Let us see the chemical reaction in which Sodium nitrate react with dilute sulphuric acid
\[NaNO_{3}^{{}}+dil.{{H}_{2}}S{{O}_{4}}\xrightarrow{>{{200}^{0}}C}N{{a}_{2}}S{{O}_{4}}+HN{{O}_{3}}\]
When sodium nitrate reacts with dilute sulphuric acid it will liberate colourless vapors of nitric acid which then condenses to form nitric acid.
Whereas, Sodium sulphite when reacts with dilute sulphuric acid it will give colourless gas with smell of burning Sulphur which is acidic in nature and that means sulphur dioxide \[\left( S{{O}_{2}} \right)\]
Now the reaction between sodium sulphite and dilute sulphuric acid occurs in two steps which is also called double replacement reaction.
Now let us see the first step of double replacement reaction:
In first step, sodium sulfite reacts with dilute sulphuric acid to give sodium sulphate and sulphuric acid:
\[N{{a}_{2}}S{{O}_{3}}+dil.{{H}_{2}}S{{O}_{4}}\to N{{a}_{2}}S{{O}_{4}}+{{H}_{2}}S{{O}_{3}}\]
And chemical reaction for the second step:
\[{{H}_{_{2}}}S{{O}_{3}}\to S{{O}_{3}}+{{H}_{2}}O\]
Therefore, overall reaction written as,
\[N{{a}_{2}}S{{O}_{3}}+dil{{H}_{2}}S{{O}_{4}}\to N{{a}_{2}}S{{O}_{4}}+{{H}_{2}}O+S{{O}_{2}}\]
Sodium sulphite is an inorganic compound with formula \[N{{a}_{2}}S{{O}_{3}}\]. It is pale yellow in colour and water soluble solid.
It is widely used as an antioxidant and preservatives.

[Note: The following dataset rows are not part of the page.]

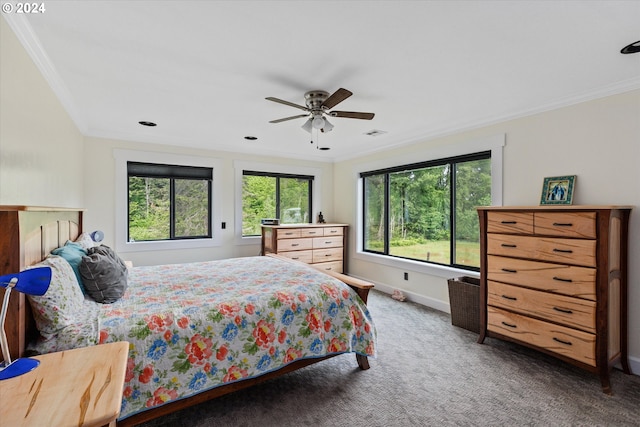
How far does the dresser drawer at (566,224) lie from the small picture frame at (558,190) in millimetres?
441

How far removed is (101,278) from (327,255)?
11.8 feet

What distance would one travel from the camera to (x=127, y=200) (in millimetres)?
4000

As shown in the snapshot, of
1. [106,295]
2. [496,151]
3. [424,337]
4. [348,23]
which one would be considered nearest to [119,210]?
[106,295]

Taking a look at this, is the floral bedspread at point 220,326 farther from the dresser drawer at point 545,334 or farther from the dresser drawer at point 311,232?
the dresser drawer at point 311,232

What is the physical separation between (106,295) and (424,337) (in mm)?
2732

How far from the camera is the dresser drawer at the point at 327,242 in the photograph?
5.00 metres

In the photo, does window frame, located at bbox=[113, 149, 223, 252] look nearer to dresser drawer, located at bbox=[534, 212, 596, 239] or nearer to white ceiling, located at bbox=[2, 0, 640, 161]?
white ceiling, located at bbox=[2, 0, 640, 161]

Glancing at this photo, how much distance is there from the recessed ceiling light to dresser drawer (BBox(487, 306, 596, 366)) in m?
1.93

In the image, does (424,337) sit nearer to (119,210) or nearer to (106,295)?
(106,295)

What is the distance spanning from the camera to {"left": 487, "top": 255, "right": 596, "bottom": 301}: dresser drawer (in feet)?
7.18

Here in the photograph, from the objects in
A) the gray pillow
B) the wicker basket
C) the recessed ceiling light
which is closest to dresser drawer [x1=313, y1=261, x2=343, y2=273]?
the wicker basket

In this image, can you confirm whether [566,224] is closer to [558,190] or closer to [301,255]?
[558,190]

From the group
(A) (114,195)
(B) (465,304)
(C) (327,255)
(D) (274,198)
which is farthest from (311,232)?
(A) (114,195)

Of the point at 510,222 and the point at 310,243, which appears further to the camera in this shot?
the point at 310,243
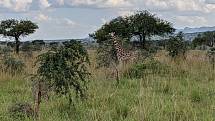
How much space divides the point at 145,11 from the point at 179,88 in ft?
63.5

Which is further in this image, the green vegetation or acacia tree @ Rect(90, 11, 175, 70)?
acacia tree @ Rect(90, 11, 175, 70)

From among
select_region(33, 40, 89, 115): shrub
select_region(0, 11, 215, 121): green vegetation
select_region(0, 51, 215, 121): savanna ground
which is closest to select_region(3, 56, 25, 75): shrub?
select_region(0, 11, 215, 121): green vegetation

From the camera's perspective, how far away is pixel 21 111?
315 inches

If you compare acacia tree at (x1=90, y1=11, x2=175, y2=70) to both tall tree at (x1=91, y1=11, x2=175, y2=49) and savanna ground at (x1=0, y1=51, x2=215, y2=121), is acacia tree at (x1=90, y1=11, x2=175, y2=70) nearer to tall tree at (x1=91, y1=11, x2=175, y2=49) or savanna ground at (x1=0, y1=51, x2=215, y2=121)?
tall tree at (x1=91, y1=11, x2=175, y2=49)

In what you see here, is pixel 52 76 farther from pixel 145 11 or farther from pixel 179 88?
pixel 145 11

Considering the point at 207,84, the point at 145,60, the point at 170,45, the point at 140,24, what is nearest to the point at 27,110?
the point at 207,84

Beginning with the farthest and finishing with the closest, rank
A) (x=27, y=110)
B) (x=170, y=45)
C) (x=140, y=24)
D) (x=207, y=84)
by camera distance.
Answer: (x=140, y=24), (x=170, y=45), (x=207, y=84), (x=27, y=110)

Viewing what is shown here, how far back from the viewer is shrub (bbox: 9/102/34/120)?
7896 mm

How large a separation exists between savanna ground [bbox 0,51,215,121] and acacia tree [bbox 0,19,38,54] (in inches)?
961

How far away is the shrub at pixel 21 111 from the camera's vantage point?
790cm

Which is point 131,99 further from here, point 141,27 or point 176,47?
point 141,27

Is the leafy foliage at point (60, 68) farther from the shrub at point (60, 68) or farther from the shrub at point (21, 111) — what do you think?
the shrub at point (21, 111)

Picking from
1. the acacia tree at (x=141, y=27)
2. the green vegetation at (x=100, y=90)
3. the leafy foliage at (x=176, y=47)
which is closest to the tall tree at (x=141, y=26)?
the acacia tree at (x=141, y=27)

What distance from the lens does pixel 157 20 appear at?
31344 mm
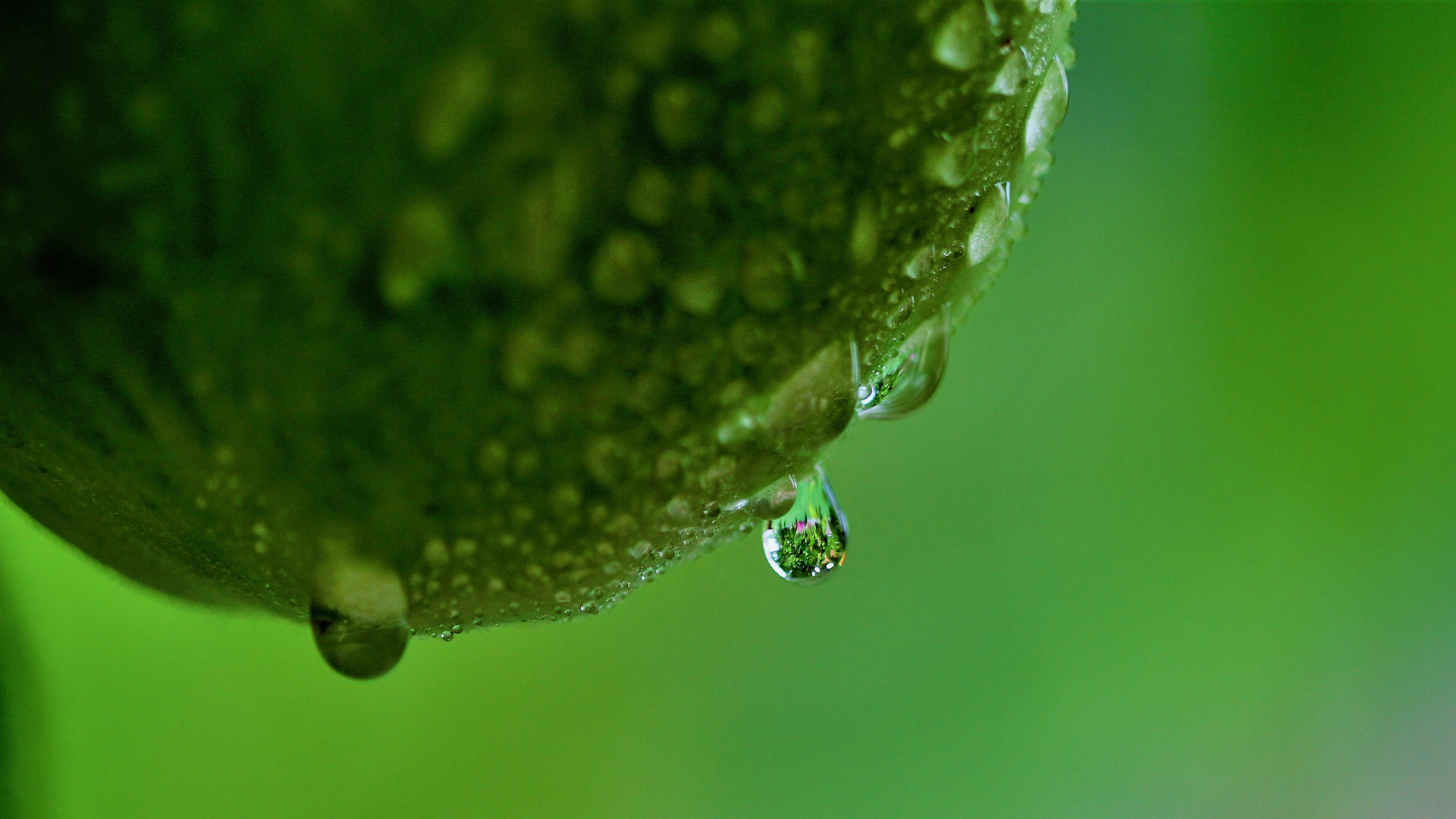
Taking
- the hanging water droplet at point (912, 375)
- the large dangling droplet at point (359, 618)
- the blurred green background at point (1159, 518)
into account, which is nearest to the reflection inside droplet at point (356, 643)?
the large dangling droplet at point (359, 618)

Note: As we can see sodium sulfate as a final product in each reaction but do not confuse here because in the second reaction it occurs in two steps which is double replacement reaction (It occurs when parts of two ionic compounds are exchanged to making new compounds) where sulfurous acid decomposes spontaneously because of its high instability and give sodium sulfate, water, and sulfur dioxide as the final product.